Having polished his glasses for as long as he could, the doctor put them back on his nose. He bent over the file and secretly congratulated himself, he might even pretend reading the file was his intent all along. The doctor gathered all his professionalism to carry on, “Your son has a severe disability. You are no doubt aware that people with low levels of religion tend to lead horrible and depraved lives, let alone someone with no religion at all. It is merely my duty as a metaphysician to inform you.” The man seemed calmer now, defeated. “I do realise that, you know, I do. But I just don’t get it. Me and my wife we both got high levels of religion. How could this have happened?”

The doctor picked up the book off to the side of his desk. Opening it roughly halfway, he said “unfortunately, religion is known not to be an enheritable property.” He perused the page, pretending he needed to assure himself of the fact. He nodded, tapped his fingers the page and closed the book again. “How about a transfusion, you know, like with blood,” the man said, suddenly hopeful. “You medical folk do that sort of thing all the time, right? Walk in the park, just plug in a needle and tap some religion, transfer it to my little boy, Bob’s your uncle. I’d  be happy to donate some. I got plenty, did I tell you that?” For the second time since they met, the doctor looked at the man. The first time was out of politeness, this time out of surprise.
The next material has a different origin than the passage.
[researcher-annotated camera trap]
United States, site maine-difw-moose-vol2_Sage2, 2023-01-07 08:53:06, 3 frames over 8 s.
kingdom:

Collecting his wits and and averting his eyes again, the doctor replied, “an interesting thought, one worth investigating, certainly. However, unlike blood, religion is metaphysical. In fact, it is unknow whether or not it is even a fluid.” The doctor considered for a moment, trying to weigh his words. He continued, “to be frank I wouldn’t know where to plug in the needle, as you so colourfully put it. Some scholars think religion is housed in the brain, others the heart, and again others believe it resides in some yet undiscovered organ.”
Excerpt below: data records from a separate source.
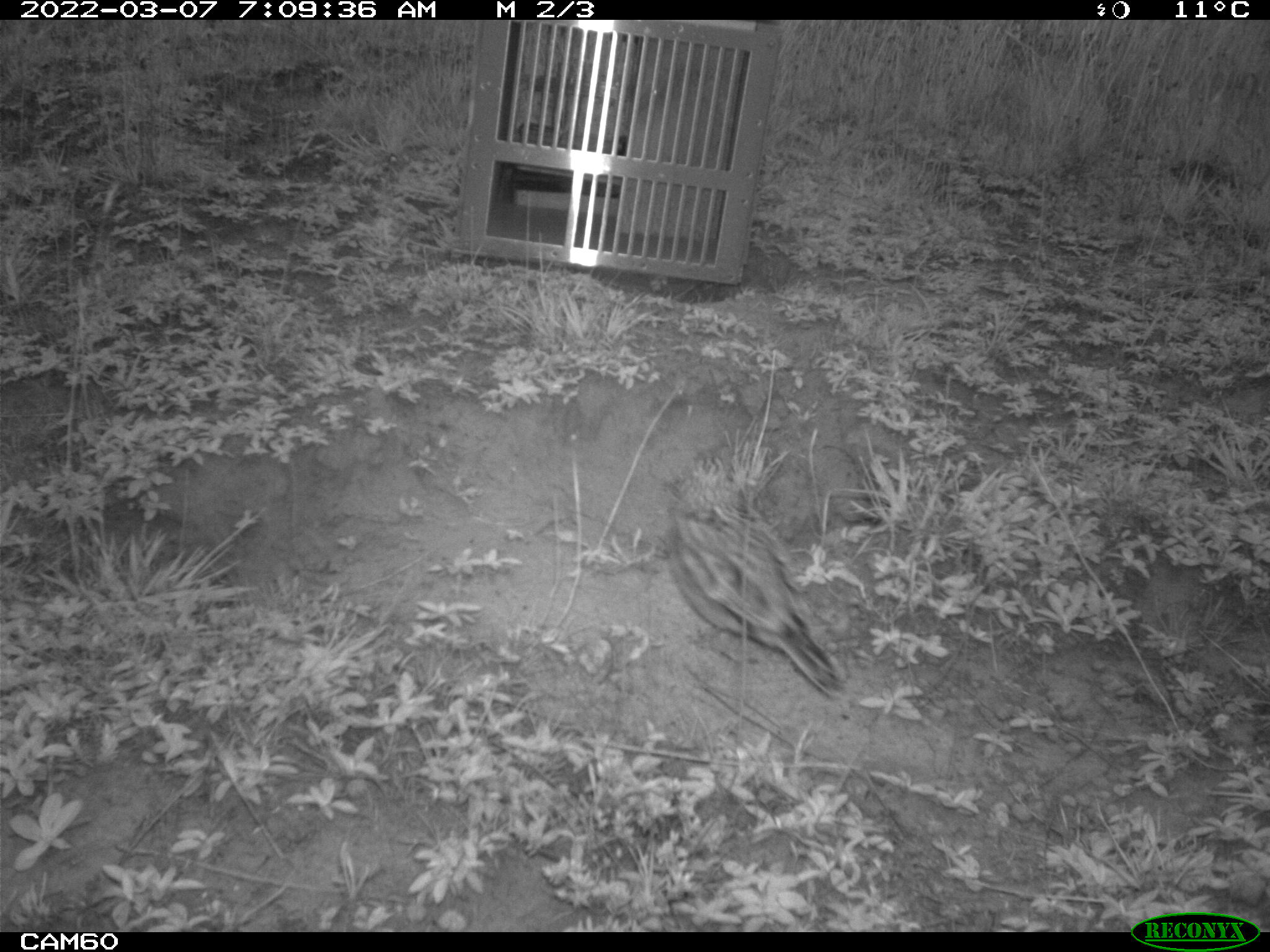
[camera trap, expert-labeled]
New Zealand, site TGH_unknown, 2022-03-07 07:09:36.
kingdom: Animalia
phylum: Chordata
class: Aves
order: Passeriformes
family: Motacillidae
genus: Anthus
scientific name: Anthus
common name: pipit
“There must be something we can do,” the man said. “Help me save my son, doctor, I beg you!” The doctor got up and walked over to his lavish bookshelf, pretending to look for a book on the subject. He couldn’t face this man any more, he couldn’t face this poor retched soul that was now the unfortunate father of an abomination. The doctor knew the controversial infidel hypothesis, consensus held they simply couldn’t exist, shouldn’t exist. Nature wouldn’t allow it. However, scholars agreed that if they were ever encountered, they ought to be terminated immediately. The baby boy had appeared quite normal, healthy even, not a monster at all. Looking into the little baby’s eyes the doctor could have sworn he recognised a soul behind them. That’s what had stayed his hand, made him quiver and drop the blade.